April 30, 2007
UNIVERSITY OF ILLINOIS
Committee on the Library
LB.07.02 2006-2007 Annual Report
The Committee on the Library has met six times during the 2006-2007 academic year as of the drafting of this report; an additional meeting is scheduled for May 3. The main items of business have been: 1) underestimation of financial impacts to the Library in new program proposals considered and passed by the senate, including the Global Campus Initiative; 2) communication of the future loss in position as the largest public university library in the US; 3) development of a proposal to the Provost for instituting a program to offer start-up funds dedicated to enhancing Library resources for new faculty; 4) Committee on Institutional Cooperation (CIC) statement on publication agreement addenda; 5) new Library/IT student fee.

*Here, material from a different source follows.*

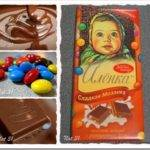 Как называется фирма производитель шоколада «Аленка»?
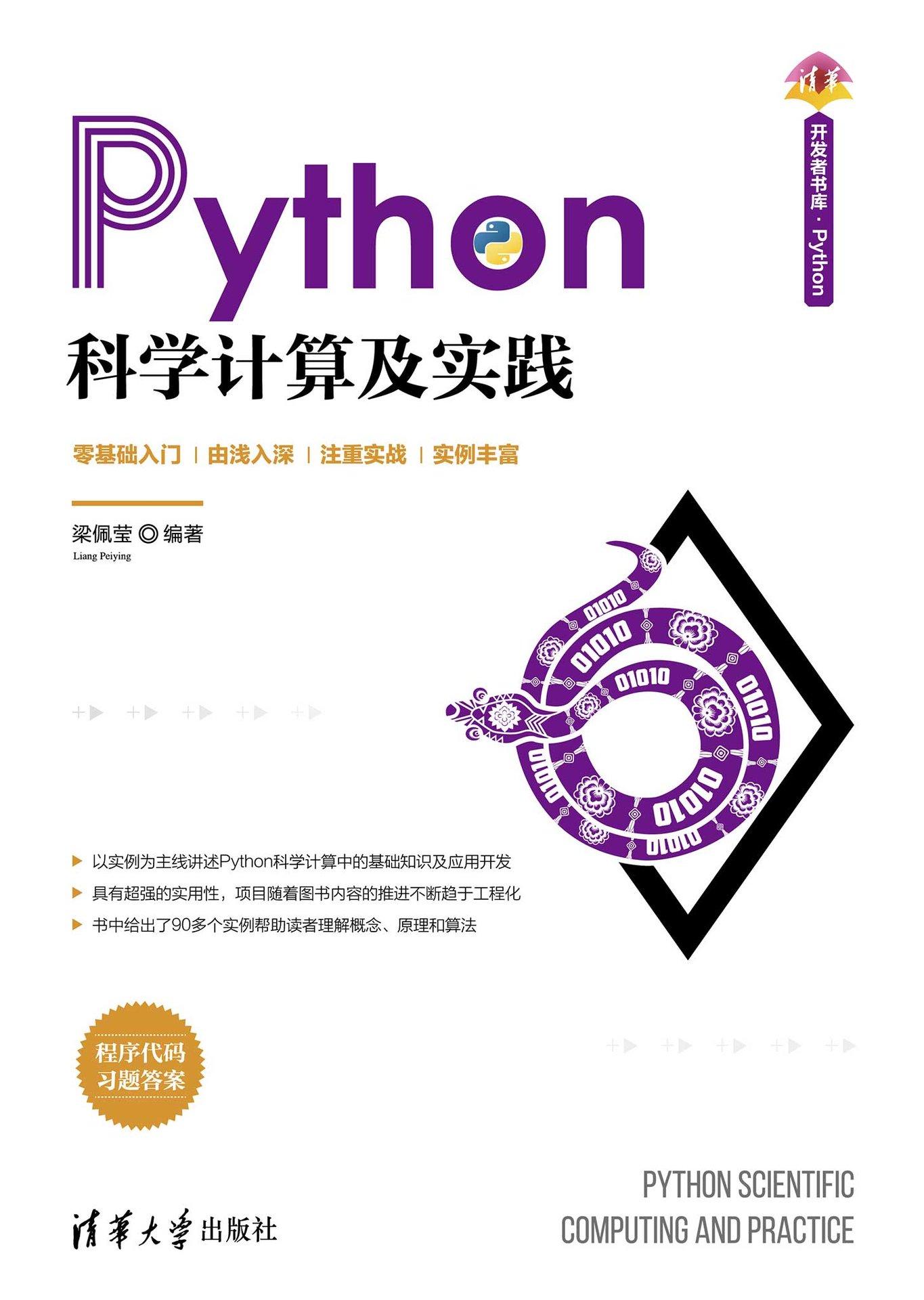 Python科學計算及實踐-preview-1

Guests are regularly invited from the Library to give presentations on specific issues. During the period of this report these have included Scott Walter, Associate University Librarian for Services; Tom Teper, Acting Associate University Librarian for Collection and Preservation; Tina Chrzastowski, Chemistry Librarian; Jane Block, Librarian of The Ricker Library of Architecture and Art; Katie Clark, Virtual Biotechnology Librarian; and Jennifer Hain Teper, Conservation Laboratory Librarian. Additionally, faculty and administrators were invited to provide information on various issues. Professor Abbas Aminmansour, Chair of the Senate Education Policy Committee was invited to discuss evaluation of proposals for financial impact to the Library; Provost Linda Katehi and Vice Provost Ruth Watkins are scheduled to attend our May 3 meeting to discuss the plans for using funds from the new Library/IT student fee.
Librarian’s Report and Budget Overview
Ms. Schmidt has kept the Committee informed about the operations and concerns of the Library; a few are listed below.

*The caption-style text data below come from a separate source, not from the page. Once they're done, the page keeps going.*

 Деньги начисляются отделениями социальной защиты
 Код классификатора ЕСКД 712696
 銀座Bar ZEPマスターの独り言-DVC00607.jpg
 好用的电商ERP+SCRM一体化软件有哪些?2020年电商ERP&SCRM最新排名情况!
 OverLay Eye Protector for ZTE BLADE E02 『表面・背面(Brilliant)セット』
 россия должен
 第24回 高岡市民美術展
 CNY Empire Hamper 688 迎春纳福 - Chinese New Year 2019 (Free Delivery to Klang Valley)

In September, Schmidt reported that the FY07 Campus allocation of $1 million included funding for two positions for working on access to electronic resources and approximately $500,000 for collections, much of which will be used to cover journal inflation. The Portico contract for digitization will continue to increase electronic holdings and the Open Content Alliance for developing an Illinois Harvest Portal that will emphasize content developed in Illinois.
In Spring 2006 the Library received $1 million to employ the architectural firm of Shepley, Bulfinch Richardson & Associates to prepare a report on the renovation of the Library. The “Conceptual Framework” report and executive summary have been posted on the Library Executive Committee’s website at http://www.library.uiuc.edu/committee/exec/index.htm.
Recent changes in the Undergraduate Library are aimed at enhancing students’ academic performance, inspiration and comfort. Much of the funding for the Library’s improvements has come from the DIA (Department of Intercollegiate Athletics) which has pledged $500,000 over the next five years towards the Library’s initiatives through their fund-raising efforts.
In October, the potential impacts of the Global Campus (GC) initiative on library licensing costs for digital content and copyright clearance were discussed. An influx of new users would dramatically increase these costs, even in the “integrated campus” model of the GC. Under a separate Global “campus,” these services would have to be duplicated; such redundancy seems inefficient and costly. Moreover, costs would likely become prohibitive under a for-profit GC model, since we currently benefit from non-profit licensing rates. Ms. Schmidt noted that Library personnel and technical support are stretched thin as it is; what would govern the responsibilities for such services to GC students, many of whom would be trying to access our resources from other countries without up-to-date computer technology infrastructures?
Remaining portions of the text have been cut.